### EXERCISE
Pick every line from the data below that contains the string "site" and copy it.

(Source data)
━━━━━━
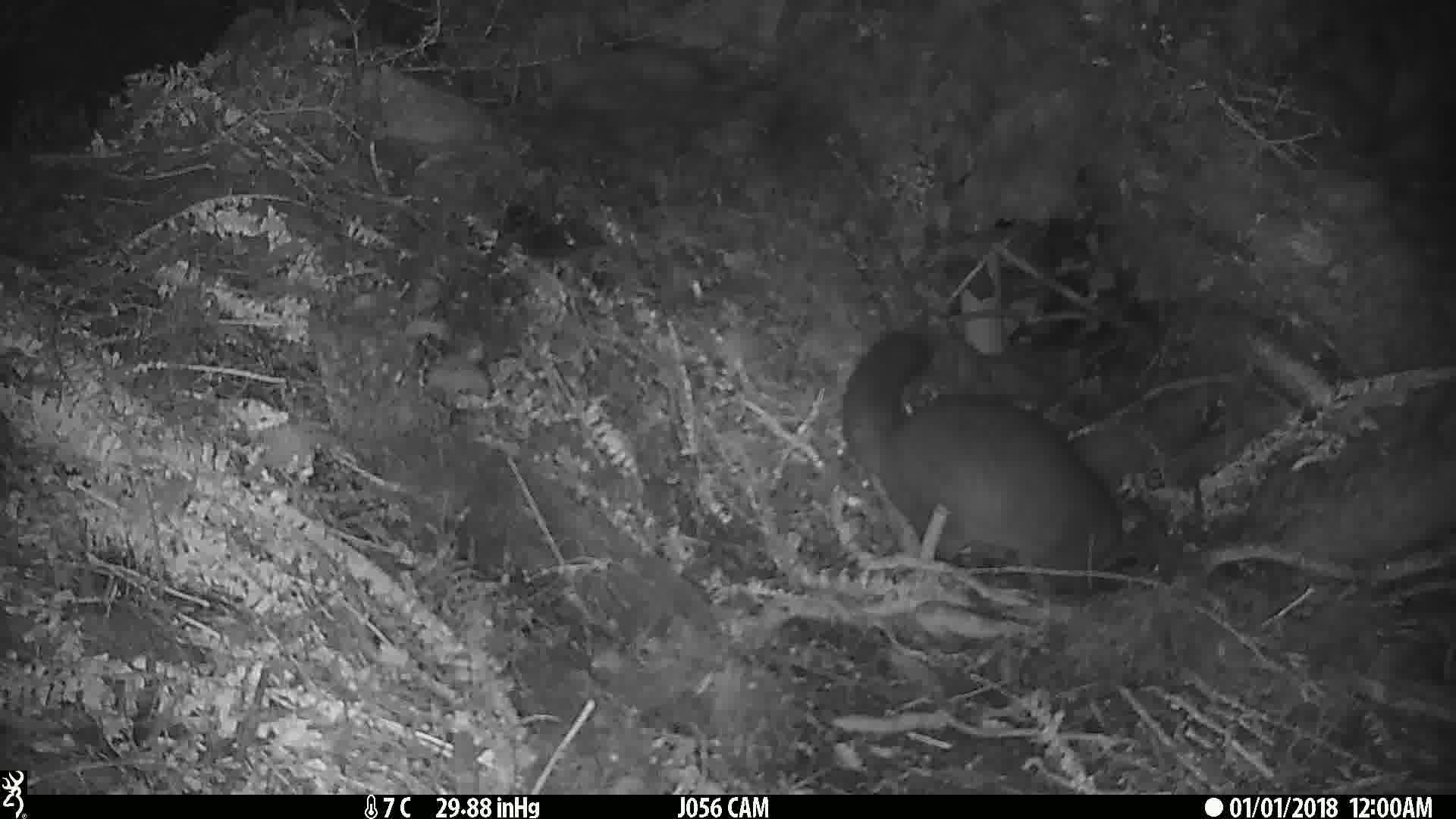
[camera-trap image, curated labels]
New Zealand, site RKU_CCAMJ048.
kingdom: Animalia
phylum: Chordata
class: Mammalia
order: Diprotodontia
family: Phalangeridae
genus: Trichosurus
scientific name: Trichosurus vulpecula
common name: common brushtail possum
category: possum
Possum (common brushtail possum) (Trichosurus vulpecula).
━━━━━━
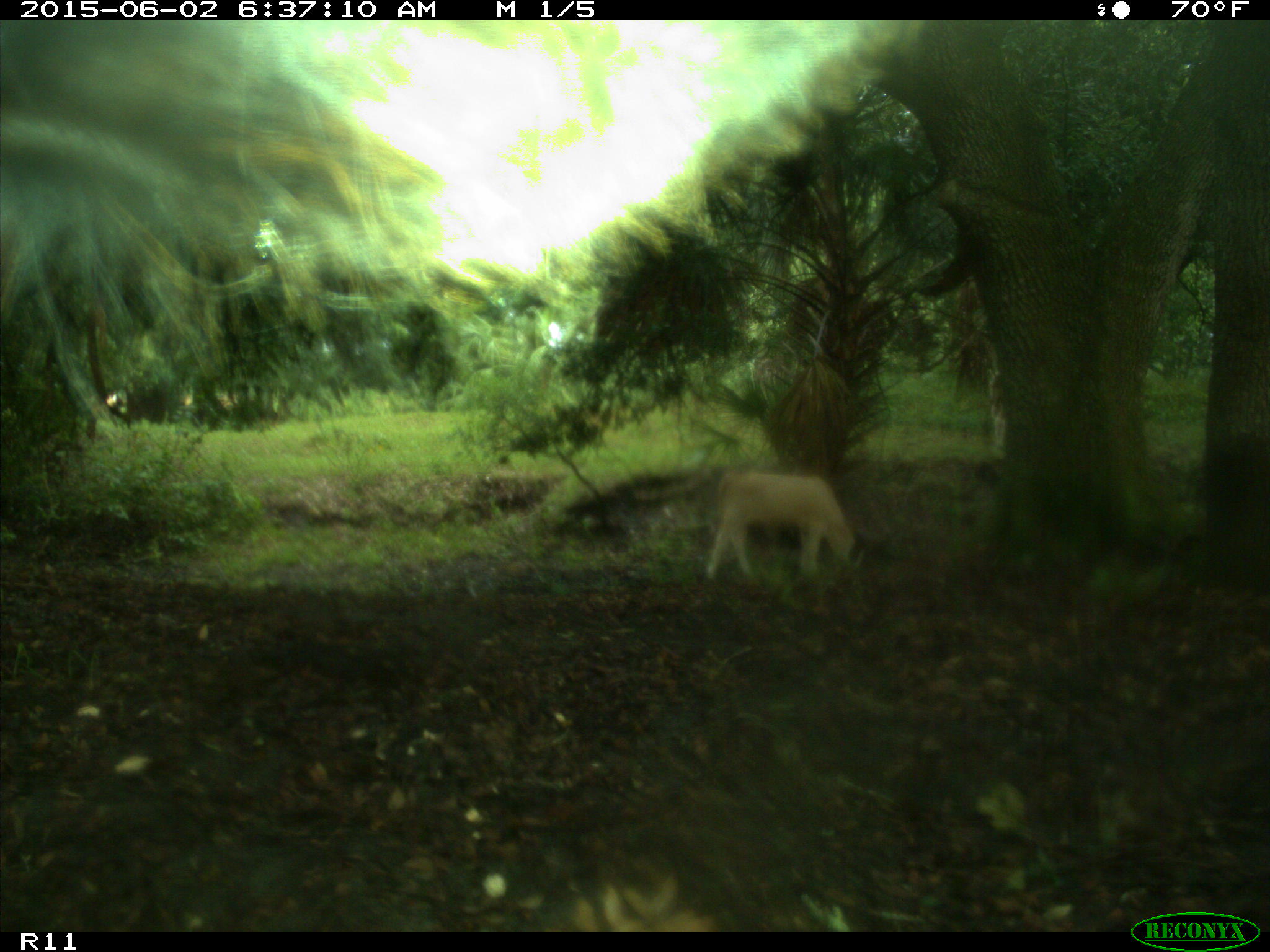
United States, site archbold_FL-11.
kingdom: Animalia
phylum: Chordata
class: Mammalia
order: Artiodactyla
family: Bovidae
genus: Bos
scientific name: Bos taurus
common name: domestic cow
━━━━━━
### SOLUTION FOR THIS PROBLEM
New Zealand, site RKU_CCAMJ048.
United States, site archbold_FL-11.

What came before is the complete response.